Assuming that the 21.5% cut is stopped, 2010 could be a good year for primary care, Dr. Epperly said. In addition to the 6%-8% increase in the fee schedule proposed rule, primary care physicians could gain 5%-10% in payments through health care reform legislation pending in Congress. These increases will be critical for primary care physicians because they need money to invest in retooling their practices to provide care under the medical home model.
Equally important, he said, is that increasing the payments sends the message to medical students that primary care is a viable field and that they don't have to go into subspecialties to earn a living.
Conversely, subspecialists would lose out under the proposed rule, receiving either cuts or only small increases.
The combined proposals will result in an average 11% cut in Medicare payments for cardiologists, in part due to the elimination of consultation codes, but also because of practice expense changes based on new survey data.
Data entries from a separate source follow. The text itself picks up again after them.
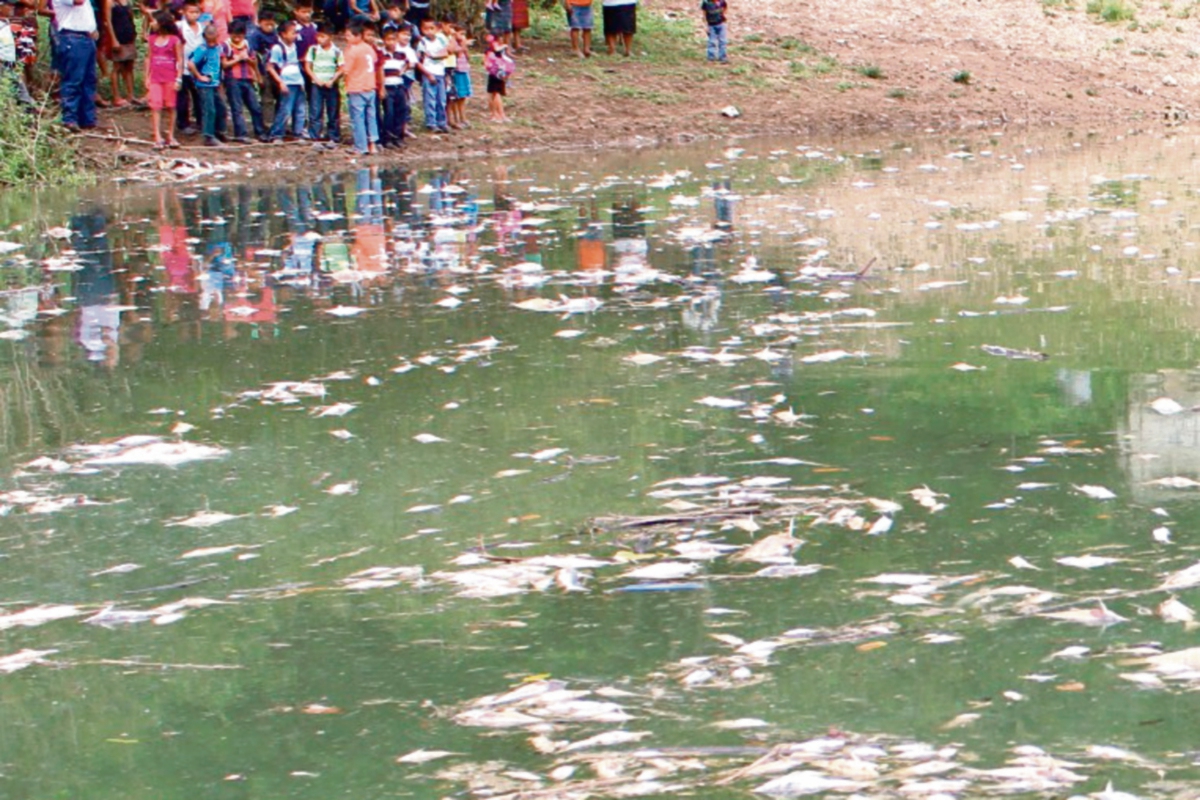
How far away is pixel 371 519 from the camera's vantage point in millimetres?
6430

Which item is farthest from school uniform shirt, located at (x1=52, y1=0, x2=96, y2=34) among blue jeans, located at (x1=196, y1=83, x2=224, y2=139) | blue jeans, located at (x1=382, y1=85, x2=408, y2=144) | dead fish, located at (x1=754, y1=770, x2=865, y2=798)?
dead fish, located at (x1=754, y1=770, x2=865, y2=798)

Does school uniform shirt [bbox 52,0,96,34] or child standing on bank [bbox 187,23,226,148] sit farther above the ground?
school uniform shirt [bbox 52,0,96,34]

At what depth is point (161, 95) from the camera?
1964cm

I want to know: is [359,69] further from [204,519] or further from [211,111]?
[204,519]

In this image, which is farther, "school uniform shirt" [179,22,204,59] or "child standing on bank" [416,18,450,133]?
"child standing on bank" [416,18,450,133]

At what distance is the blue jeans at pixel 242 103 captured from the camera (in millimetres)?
20297

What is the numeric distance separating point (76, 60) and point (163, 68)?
88 centimetres

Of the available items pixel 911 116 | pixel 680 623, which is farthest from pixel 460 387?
pixel 911 116

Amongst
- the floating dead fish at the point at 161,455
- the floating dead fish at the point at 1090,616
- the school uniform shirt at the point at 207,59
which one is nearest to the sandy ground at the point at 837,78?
the school uniform shirt at the point at 207,59

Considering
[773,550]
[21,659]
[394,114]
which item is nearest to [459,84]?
[394,114]

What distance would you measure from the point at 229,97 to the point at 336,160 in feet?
4.81

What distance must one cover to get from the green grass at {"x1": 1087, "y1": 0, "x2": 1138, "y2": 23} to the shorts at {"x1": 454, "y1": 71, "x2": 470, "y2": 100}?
13.0 metres

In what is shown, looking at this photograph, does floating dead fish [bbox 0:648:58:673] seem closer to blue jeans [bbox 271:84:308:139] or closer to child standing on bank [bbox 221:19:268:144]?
child standing on bank [bbox 221:19:268:144]

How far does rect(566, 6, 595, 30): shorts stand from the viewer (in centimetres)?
2550
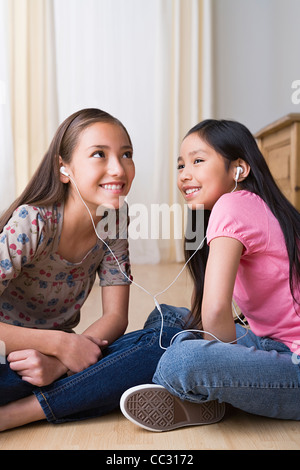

The American College of Cardiology criticized the CMS for proposing significant payment cuts based on a small amount of survey data.
"These proposed cuts are based on the incorporation of a few esoteric pieces of data into a complex formula," Dr. Alfred Bove, president of the ACC, said in a statement. "The focus on this formula completely ignores the very important issues of access that are certain to be created by these huge slashes in payment."
The combined proposals will result in a 1% cut for rheumatologists on average, according to CMS estimates that do not include the 21.5% cut.
The cut represents a dangerous precedent because it pits one group of physicians against another by taking money away from specialists to provide additional compensation to primary care, said Dr. Sharad Lakhanpal, clinical professor of internal medicine at the University of Texas Southwestern Medical School in Dallas and chairman of the government affairs committee at the American College of Rheumatology.
The shift is especially frustrating for rheumatologists, he said, because they provide mainly E&M services but aren't getting the same payment increases that primary care physicians are getting, Dr. Lakhanpal said. Rheumatologists don't perform many procedures, so most of their payments come from consultations. The work involved in a consult warrants additional pay, he said.
Endocrinologists are in a similar position as specialists who perform few procedures but do many consultations with complex patients. The CMS estimates that endocrinologists would see a 3% increase in payments, not including the 21.5% overall payment cut. But that small increase barely keeps pace with inflation, said Dr. Jonathan D. Leffert, chair of the legislative and regulatory committee for the American Association of Clinical Endocrinologists and an endocrinologist in Dallas.
But money aside, Dr. Leffert said he disagrees with the CMS on the principle of payment for consultations. Consults are often done with patients with multiple, complex medical problems. "I think there's a lot of validity to that being an extra workload," he said.
The fee schedule proposal also includes policy changes related to imaging. The proposed rule would cut payments for certain high-cost imaging services by assuming that imaging equipment priced at more than $1 million is used 90% of the time, compared with the current assumption of use at 50%.
The proposed change is based on studies from the Medicare Payment Advisory Commission (MedPAC) showing that the use of high-cost imaging equipment is higher than previously thought. For example, MedPAC found that in certain markets, MRIs were being used an average of about 46 hours a week, or 92% of a 50-hour workweek.
As written, the rule would not affect lower-cost imaging services such as bone density testing and ultrasound. However, the American College of Cardiology estimates that as a result of the proposed changes, there would be payment cuts for cardiac MR, cardiac CT, and non-hospital cardiac catheterization services.
The agency said it will continue to examine the data for equipment valued at less than $1 million but is not proposing a change at this time. The CMS noted that it does not expect the imaging proposal to create access issues in rural areas.